By IANS,
Washington : Thieves are lifting hundreds of thousands of gleaming new laptops from college campuses, libraries, cafeterias and airports every year. Now a new tool created by researchers – including an Indian American – from universities of Washington and California (San Diego) will play spoilsport for such thieves.
The developers are Thomas Ristenpart, a doctoral student at University of California (UC) San Diego; Gabriel Maganis, University of Washington (UW) undergraduate; Tadayoshi Kohno, a UW assistant professor of computer science and engineering and Arvind Krishnamurthy, a UW research assistant professor.
The software not only becomes a virtual watchdog for your precious machine – reporting the laptop’s location when it connects to the Internet – but does so without letting anybody but you monitor your whereabouts.
The tool is named Adeona, after the Roman goddess of safe returns. It works by using the Internet as a homing beacon. Once Adeona is installed, the machine will occasionally send its Internet protocol address and related information to OpenDHT, a free online storage network. This information can be used to establish the computer’s general location.

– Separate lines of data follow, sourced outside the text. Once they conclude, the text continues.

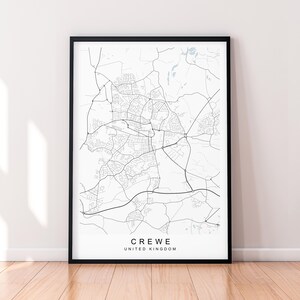 Ilustración de impresión de mapa de Crewe Póster de mapa de Crewe, Reino Unido, arte de pared, regalo, impresión sin marco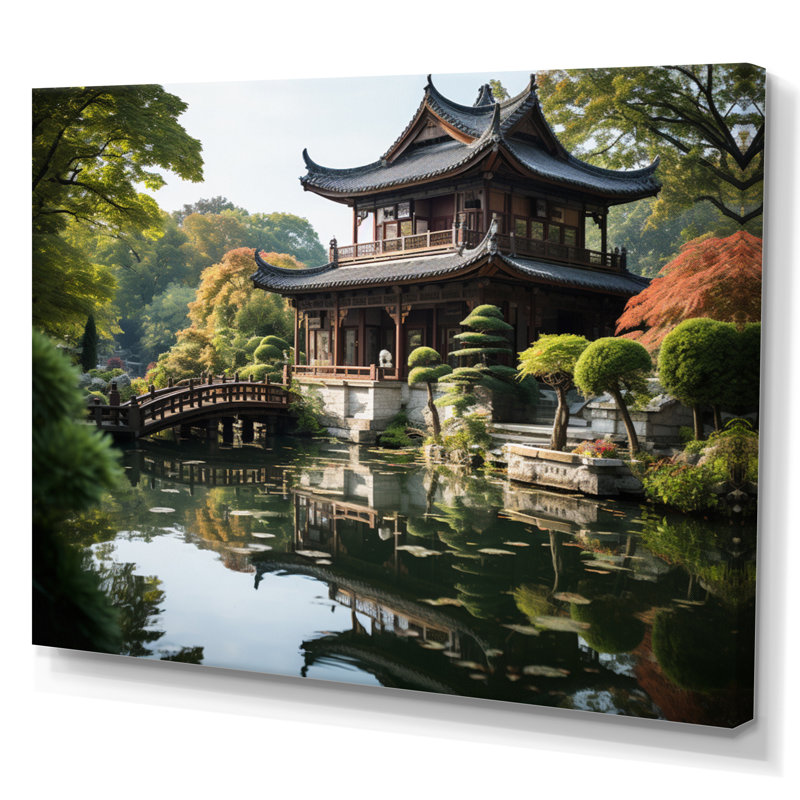 Asian Art Serene Pagoda I, reproduction d'art sur toile, H 34 po x l 44 po x P 1,5 po, Toile tendue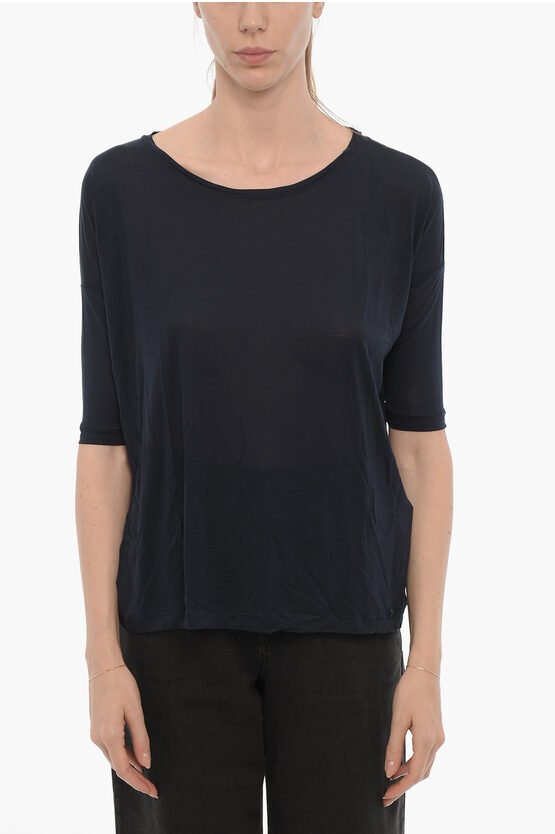 Einfarbiges Oversize-T-Shirt mit Rundhalsausschnitt in Blau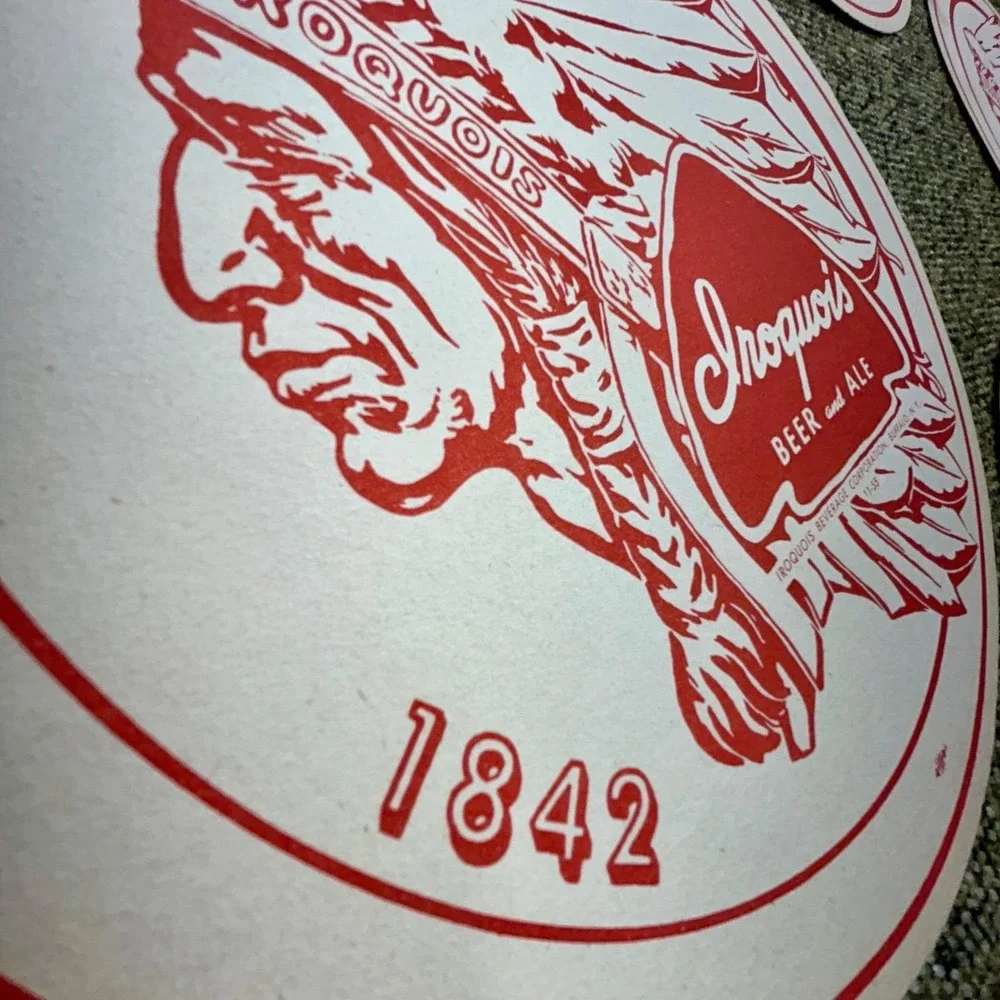 Vintage 1955 Iroquois Beer and Ale Advertising Sign/Oversized Coaster Buffalo NY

Since Adeona’s public release, more than 50,000 people have downloaded the free software under the open source licence. The current version works on desktop and laptop machines running Windows, Macintosh or Linux, according to a UW statement.
The researchers said they have already received numerous requests for an iPhone version. On a Macintosh computer, Adeona also uses the computer’s internal camera to take a photo that it sends to the same server.

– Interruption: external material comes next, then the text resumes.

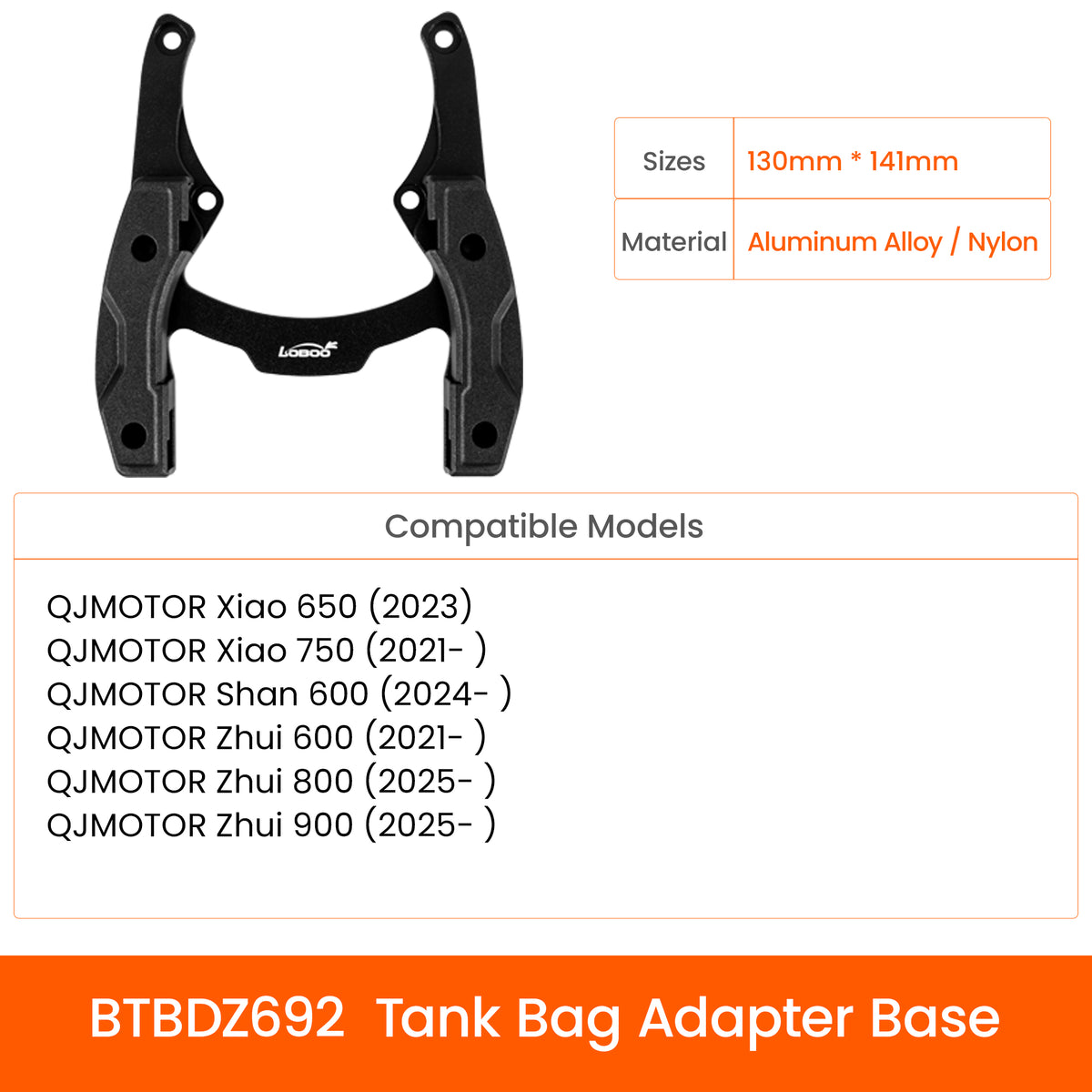 LOBOO BTB20BK アドベンチャーバイク用タンクバッグ、マグネット式クイックリリースシステム＆レインカバー付き、BMW GS・KTM Adventure・Africa Twinに対応する高耐久モデル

Adeona was initially released for free under an open source licence in June, and further work will be presented at the ToorCon computer security conference in San Diego Sunday.

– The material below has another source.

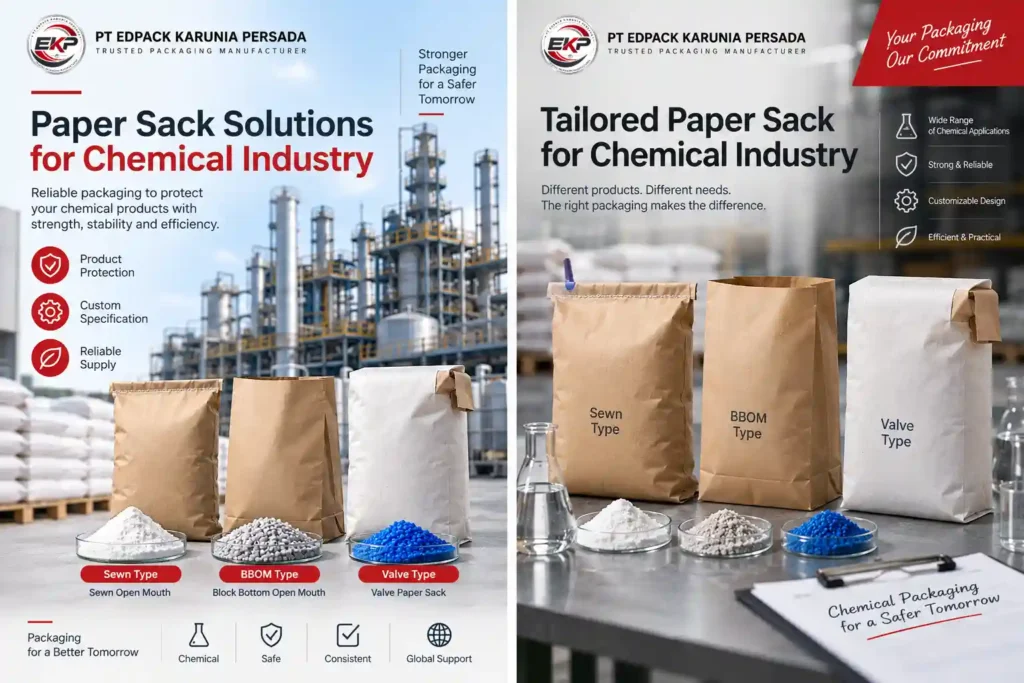 Pilihan paper sack tipe jahit BBOM dan valve untuk produk kimia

Unlike commercial systems, in which users surrender their location information to a company, Adeona scrambles the information so it must be deciphered using a password known only by the person who set up the account.
If the laptop is stolen, only the original owner can access the location data (and, for Macintosh users, a photo). The owner can then bring this information to the police to aid in tracking down the stolen machine. Even if the free OpenDHT storage network was hacked, the information would remain private.
“Adeona is free and easy to install, so anyone who owns a laptop, or even a small company, can use it to track their assets,” Maganis said. “We’re really hoping laptop users all over the world will install it on their machines.”
The tool resulted from an experiment in privacy protection that began two years ago.